Deswegen versucht Netflix grade etwas vollkommen Frevelhaftes: Es will mich verführen. Jedes Mal, wenn ich den Streamingdienst starte, um eine meiner Serien weiterzuschauen oder wenn mir einfach mal langweilig ist, thront auf dem Top-Empfehlungsplatz ganz oben der Film „The Holiday Calendar“. Nach Halloween kommt also Weihnachten.

Alleine der Teaser: herzallerliebst. Ich will ihn schauen! Weihnachtlich hoch tausend, putzige Darsteller, eine süße Story. Eine begabte Fotografin in einem aussichtslosen Job erbt einen antiken Adventskalender, der die Zukunft voraussagen kann – und ihr auf jeden Fall den Weg zur Liebe weisen wird.

Aber mein Inneres hat Skrupel: Es ist erst Anfang November! Ich komm ja jetzt auch nicht auf die Idee, „Tatsächlich Liebe“ oder den Ober-Weihnachtsfilm „Eine schöne Bescherung“ zu gucken. Ja, ich weiß, ihr kommt jetzt mit dem Argument: „Wieso denn nicht? Es gibt doch seit August Spekulatius und Lebkuchen im Supermarkt.“

Ja, genau! Ich esse das doch auch nicht schon im Hochsommer. Sondern erst irgendwann im späten November. Frühestens. Weil sich alles andere nicht richtig anfühlt. Ähnlich verhält es sich dann auch mit den Weihnachtsfilmen. Sie sind ein Refugium, sie sind eine heile, wohlige Kitschwelt.

[Noch mehr Weihnachtsfilme für die, die jetzt schon loslegen wollen mit der Adventszeit]

Das liebt man in der kalten Jahreszeit, wenn man seine eigenen vier Wände selber mit Deko-Kitsch voll gepackt hat, „Last Christmas“ und „Rockin’ Around The Christmas Tree“ in Dauerschleife hört, Tee und Glühwein trinkt. Ich liebe es. Punkt. Ohne Wenn und Aber.

Und wirklich, Netflix ist da voll im Spiel drin, die haben den Bogen raus. Letztes Jahr gab es „A Christmas Prince“ als Netflix-Eigenproduktion zum Fest der Feste. Darin geht es um eine ganz normale Geschichte, wie du und ich sie eben erleben könnten: Eine aufstrebende Journalistin erhält ein verfrühtes Weihnachtsgeschenk der Extraklasse. Sie wird nach Europa gesandt, um über einen eleganten Kronprinzen zu berichten.
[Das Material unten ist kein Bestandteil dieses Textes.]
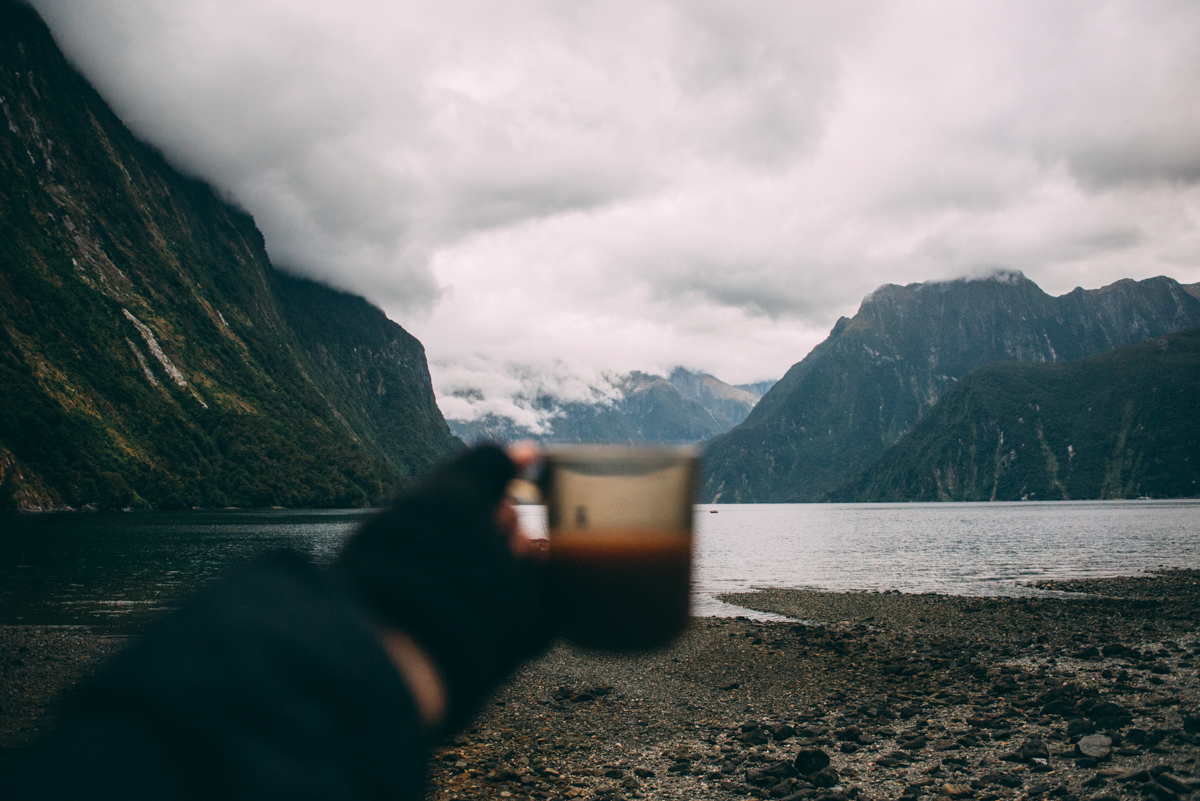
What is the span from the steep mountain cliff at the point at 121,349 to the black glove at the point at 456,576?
129 metres

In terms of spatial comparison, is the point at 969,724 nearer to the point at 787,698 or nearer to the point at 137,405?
the point at 787,698

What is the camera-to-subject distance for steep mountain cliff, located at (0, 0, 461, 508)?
11469 centimetres

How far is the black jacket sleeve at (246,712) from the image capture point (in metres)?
0.78

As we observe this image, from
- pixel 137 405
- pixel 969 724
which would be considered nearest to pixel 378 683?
pixel 969 724

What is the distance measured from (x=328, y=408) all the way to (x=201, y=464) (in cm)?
5045

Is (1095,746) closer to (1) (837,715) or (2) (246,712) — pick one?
(1) (837,715)

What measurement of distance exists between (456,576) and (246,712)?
1.36 feet

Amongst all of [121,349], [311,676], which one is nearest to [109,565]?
[311,676]

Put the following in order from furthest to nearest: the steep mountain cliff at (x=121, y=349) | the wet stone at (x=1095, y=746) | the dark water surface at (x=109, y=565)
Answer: the steep mountain cliff at (x=121, y=349), the dark water surface at (x=109, y=565), the wet stone at (x=1095, y=746)

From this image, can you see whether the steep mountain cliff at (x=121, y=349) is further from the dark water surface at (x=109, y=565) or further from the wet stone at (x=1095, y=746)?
the wet stone at (x=1095, y=746)

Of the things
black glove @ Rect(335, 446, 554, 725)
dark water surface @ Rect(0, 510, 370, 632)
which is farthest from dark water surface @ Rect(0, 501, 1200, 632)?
black glove @ Rect(335, 446, 554, 725)

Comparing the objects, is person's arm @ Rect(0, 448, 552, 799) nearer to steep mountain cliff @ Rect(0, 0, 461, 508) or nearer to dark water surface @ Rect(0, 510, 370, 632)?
dark water surface @ Rect(0, 510, 370, 632)

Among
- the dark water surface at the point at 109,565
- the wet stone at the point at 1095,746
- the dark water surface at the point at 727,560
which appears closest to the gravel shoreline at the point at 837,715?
the wet stone at the point at 1095,746

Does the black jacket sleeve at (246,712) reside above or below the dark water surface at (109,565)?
above
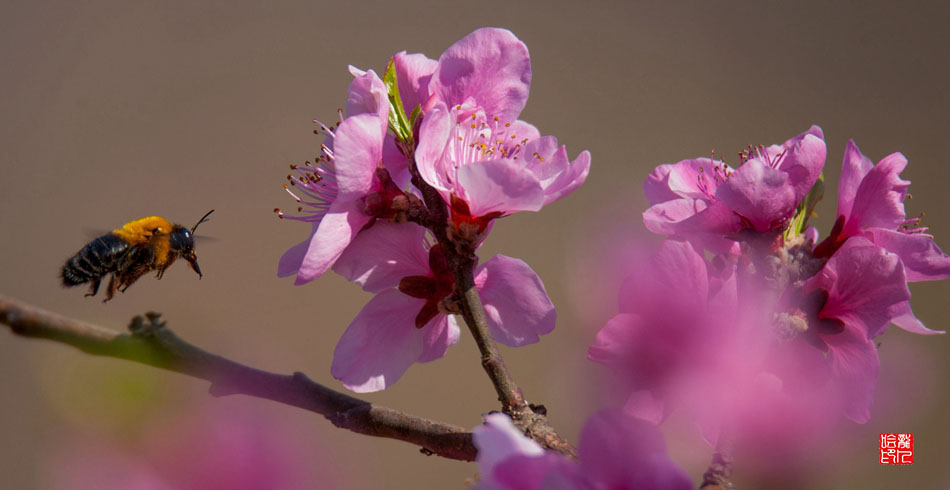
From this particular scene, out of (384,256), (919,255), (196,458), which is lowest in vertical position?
(196,458)

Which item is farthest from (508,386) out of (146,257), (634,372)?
(146,257)

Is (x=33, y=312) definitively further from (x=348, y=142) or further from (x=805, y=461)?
(x=805, y=461)

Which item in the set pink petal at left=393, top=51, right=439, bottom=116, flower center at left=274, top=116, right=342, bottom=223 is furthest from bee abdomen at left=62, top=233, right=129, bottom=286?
pink petal at left=393, top=51, right=439, bottom=116

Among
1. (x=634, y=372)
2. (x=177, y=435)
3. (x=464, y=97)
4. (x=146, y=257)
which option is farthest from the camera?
(x=146, y=257)

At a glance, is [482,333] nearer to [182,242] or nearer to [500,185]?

Ob ihr es glaubt oder nicht, aber der Film war toll und wundervoll, wie ein verkappter Nicholas Sparks Roman – nur ohne Tote und mit mehr Witz.

Den gab es etwa später auf der Streaming-Plattform als „The Holiday Calendar“, nämlich erst ab dem 17. November 2017, was ich als fast-okay erachte. So als Zeitraum. Aber mal ehrlich: Seid ihr schon in der richtigen Stimmung für einen Kitsch-Weihnachtsfilm? Mich beschleicht das Gefühl, Netflix macht das so ähnlich wie die Supermärkte mit den Weihnachtsleckereien. Jedes Jahr geht es ein bisschen eher los.

Gott sei Dank gibt es ja noch mit „A Christmas Prince: The Royal Wedding“ immerhin noch einen waschechten Märchen-Weihnachts-Film zum Dahinschwelgen in Glühwein-Laune. Der flimmert dann ab dem 30. November rein theoretisch über die Bildschirme. Pünktlich zum ersten Advent. Siehst du Netflix, so gehört sich das.